Un propriétaire peut toutefois appliquer un « complément de loyer » pour des logements exceptionnels, une maison à Paris par exemple.

Le plafonnement des loyers ne s’applique que pour les nouveaux baux (qui concernent environ 80.000 personnes chaque année à Paris, sur une population qui en compte 2,2 millions), voire lors de renouvellement du bail si le propriétaire accepte que soit signé un nouveau contrat.

Qu’encourent les contrevenants ?

« Ce qui change avec la nouvelle loi Elan, c’est la possibilité de sanctionner les propriétaires qui ne respectent pas l’encadrement des loyers », souligne la directrice de l’Observatoire des loyers, Geneviève Prandi.

Lorsqu’il est reconnu que le propriétaire n’a pas respecté la mesure, il est d’abord mis en demeure, avec un délai de 2 mois pour se mettre en conformité. A défaut, le préfet lui inflige une amende administrative de 5.000 euros pour une personne physique, 15.000 euros pour une personne morale.

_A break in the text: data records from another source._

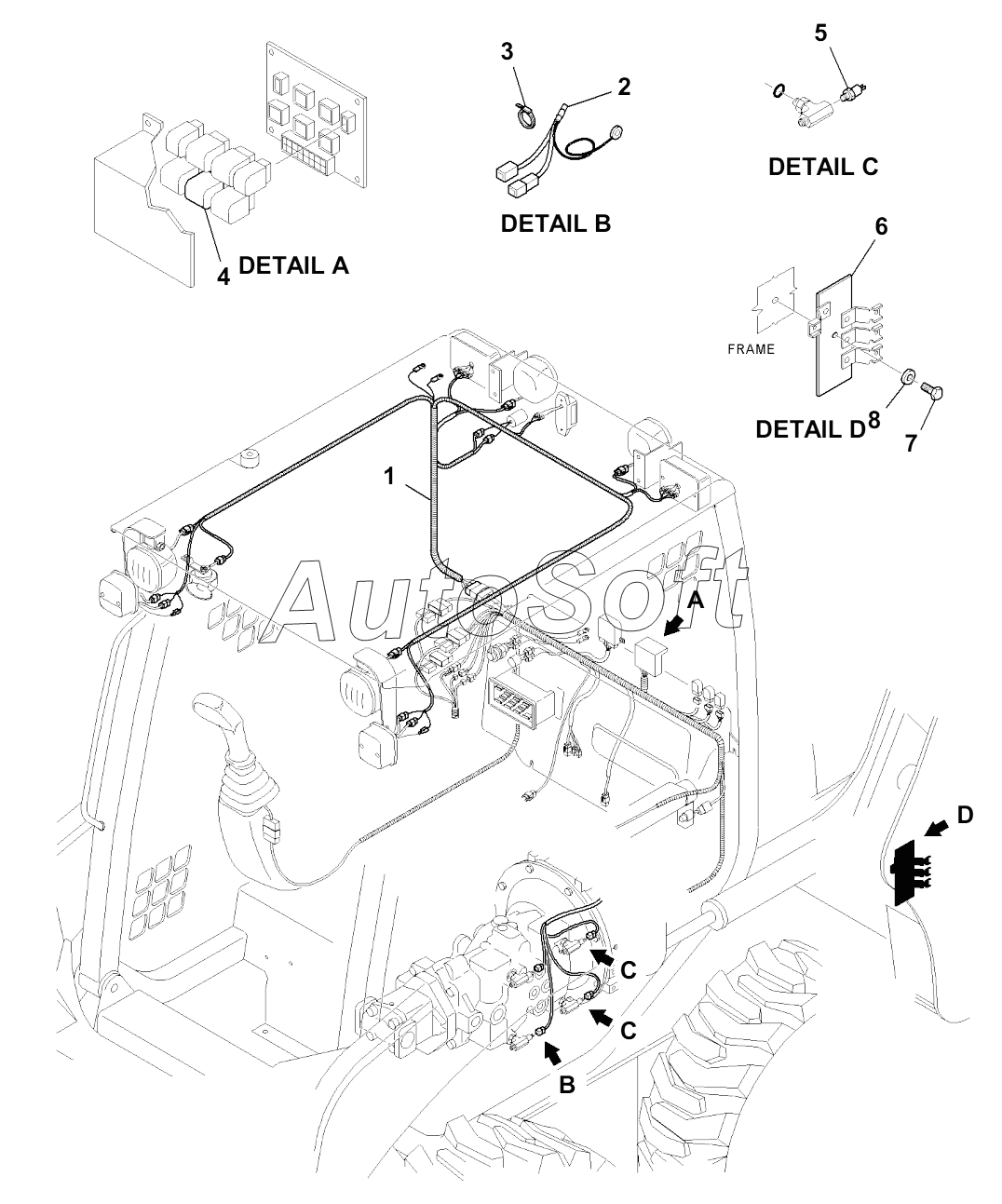 3
2
5
DETAIL C
DETAIL B
4 DETAIL A
6
FRAME
DETAIL D 8
7
1
AutoSoft
A
D
C
C
B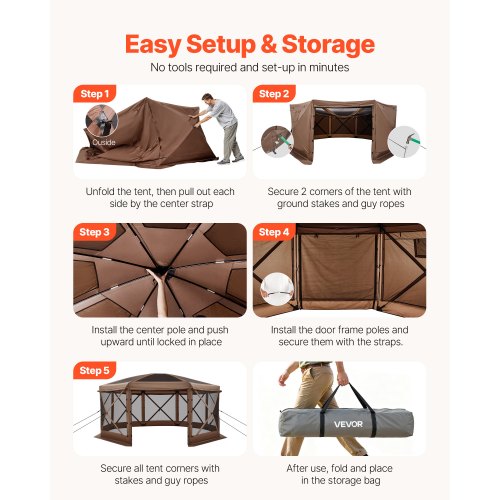 Easy Setup & Storage

No tools required and set-up in minutes

Step 1

Ouside

Unfold the tent, then pull out each side by the center strap

Step 2

Secure 2 corners of the tent with ground stakes and guy ropes

Step 3

Install the center pole and push upward until locked in place

Step 4

Install the door frame poles and secure them with the straps.

Step 5

Secure all tent corners with stakes and guy ropes

VEVOR

After use, fold and place in the storage bag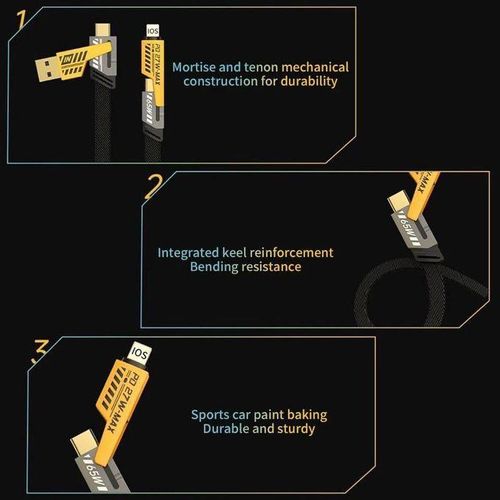 1

IOS
PD 27W-MAX
65W

Mortise and tenon mechanical construction for durability

2

W-MAX
65W

Integrated keel reinforcement
Bending resistance

3

IOS
PD 27W-MAX
65W

Sports car paint baking
Durable and sturdy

En outre, le préfet de région peut demander au propriétaire de reverser le trop perçu au locataire.

Comment faire ?

Une commune ne peut pas demander seule le plafonnement des loyers. C’est au regroupement de communes concernées (en Etablissement public de coopération intercommunale -EPCI- ou Etablissement public territorial -EPT-) de faire un dossier « assez lourd » de l’avis des professionnels.

Doivent notamment être définies des zones communes entre les différentes villes concernées, avant que la demande soit adressée au ministère du Logement.

Pour y prétendre, il faut que le niveau des loyers soit sensiblement au-dessus de celui appliqué dans le parc social.